→ **Reading passage**
[start]
Apparently, the hacker uploaded the photos to the website 4chan and was attempting to sell additional photos for Bitcoin currency. The hacker reportedly then claimed to merely be in possession of the photos and not the person who initially obtained them. 

iCloud is Apple's online cloud storage utility that can wirelessly backup iOS device users' data. It is an optional backup utility, but if used, it is able to store photos, emails, contacts and more. Once stored on iCloud's servers, users can then access backed up data from any device with an internet connection. 

Are the photos genuine? Many of them are. Several of the stars--including Jennifer Lawrence, Mary-Elizabeth Winstead and Kate Upton--have confirmed that the photos of them leaked this weekend are indeed real. Lawrence and Upton's representation have threatened legal action against anyone copying or disseminating the photos, while Winstead angrily decried the leak on her twitter account. 

Not all of the photos turned out to be real, however. Notably, photos of Victoria Justice were proven to be fake. "These so called nudes of me are FAKE people. Let me nip this in the bud right now. *pun intended,*" Justice tweeted yesterday.

iCloud is accessed by users logging into the iCloud website with a username and password. The likelihood that the hacker somehow figured out the actual login credentials of all these stars is remote. What's more likely is that they discovered some previously unknown vulnerability in iCloud and then exploited it.
[end]
→ **Exercise aim**
Name every person mentioned in the text about the iCloud photo leak. You won't need the data that comes next.

→ **Provided data**
[start]
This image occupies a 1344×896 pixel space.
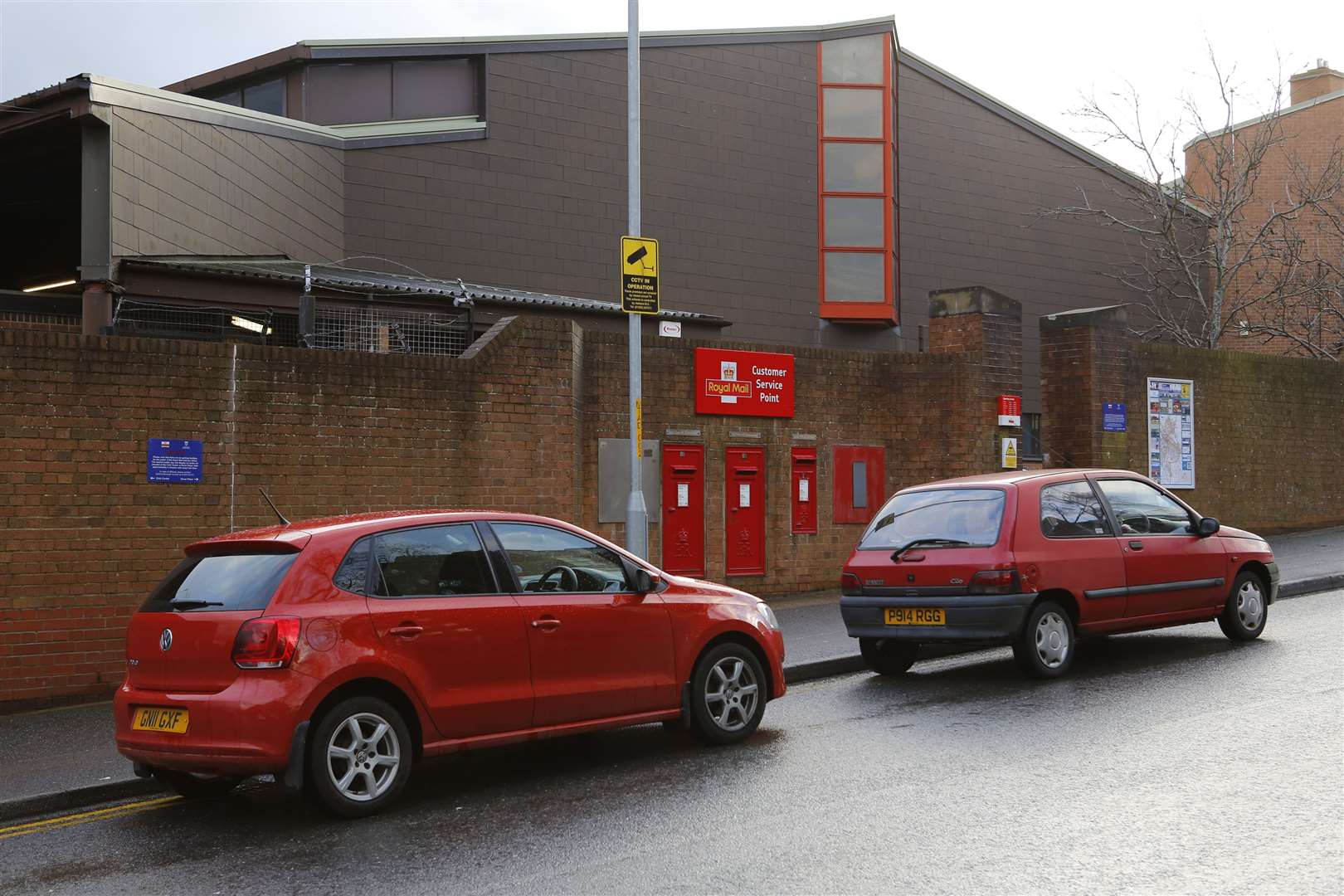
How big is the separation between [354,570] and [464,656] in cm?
[end]
→ **Expected answer**
Jennifer Lawrence, Mary-Elizabeth Winstead, Kate Upton, Victoria Justice